There is a lot of urban myth about gasket failures on the K engine which is perpetuated at large on the various internet forums. The gasket itself is not really the problem. In a nutshell, here are the main issues:
- Many cases diagnosed as head gasket failure are a simple case of overheating and there is nothing wrong with the gasket itself. I have established this quite clearly on a number of such examples where the cause of overheating was rectified without replacing the gasket and the car performed without fault subsequently. Coolant loss/weeping from between the head and block is definitely due to the gasket, which should be replaced.
- In the early cars, the location between head and block was via plastic dowels. These aged and fractured, resulting in movement between the two components and gasket failure. Replacement head sets come with steels dowels which have eliminated this.
- Most other head gasket failures are a consequence of overheating due to some other cause. If overheating is noticed soon enough, then there is no downstream damage. However, in the case of the MGF because the engine and cooling system filler are behind the driver, there is no tell-tale trail of water/steam over the windscreen and if the gauge is not observed (as is often the case) then the overheating can become severe and the headgasket fails in response. If the car continues to be driven, the head will get so hot that it loses its tempering and goes soft. The only proper cures for this are to replace the head or to have it retempered, neither of which are cheap. An economical alternative which is reasonably effective if the head has not gone fully soft is to fit a steel shim between the gasket and head after refacing it. This restores the correct head thickness and also spreads the load from the fire ring. This repair is usually good but not up to the standard of a new head. Given the cost saving it is usually worth a try.

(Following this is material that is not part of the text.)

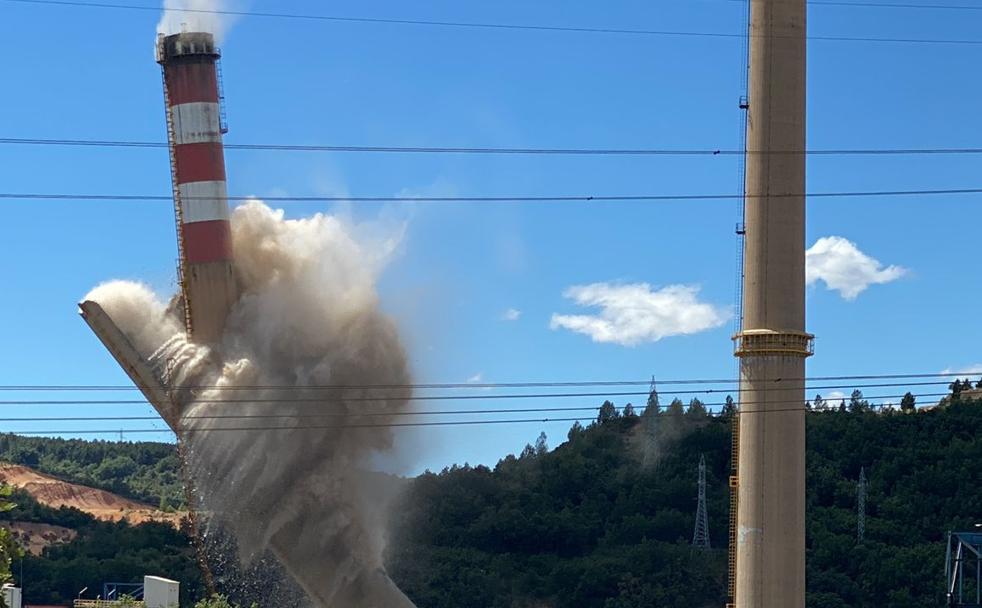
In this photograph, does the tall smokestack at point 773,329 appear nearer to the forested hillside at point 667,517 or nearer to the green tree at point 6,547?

- Main cause of overheating is low coolant. Because the engine is in the rear and the radiator in the front, the cooling system is vulnerable to air locks which stop circulation to the radiator. The design of the thermostat actuation (which relies on bypass flow to open it) accentuates this as the bypass flow is relatively small. Later versions had a larger bypass flow which eliminated this.
- Thermostat failure is another cause of overheating, again the design of the thermostat actuation means less tolerance to minor faults.
- Repeat head gasket failures are invariably due to the head having gone soft the first time and that damage not having been rectified. If the head is soft then the fire rings on the gasket will have sunk into it, leaving an indentation. Many repairers in ignorance simply reface the head – if it is soft then the same thing will happen again quite quickly and the gasket has nothing to seal against.
In my experience and that of others who service a large number of these cars the original gasket is fine provided that the steel dowels are fitted and the head has not gone soft. However, some prefer a belts and braces approach and fit the revised gasket (which also comes complete with a head save shim should it be needed).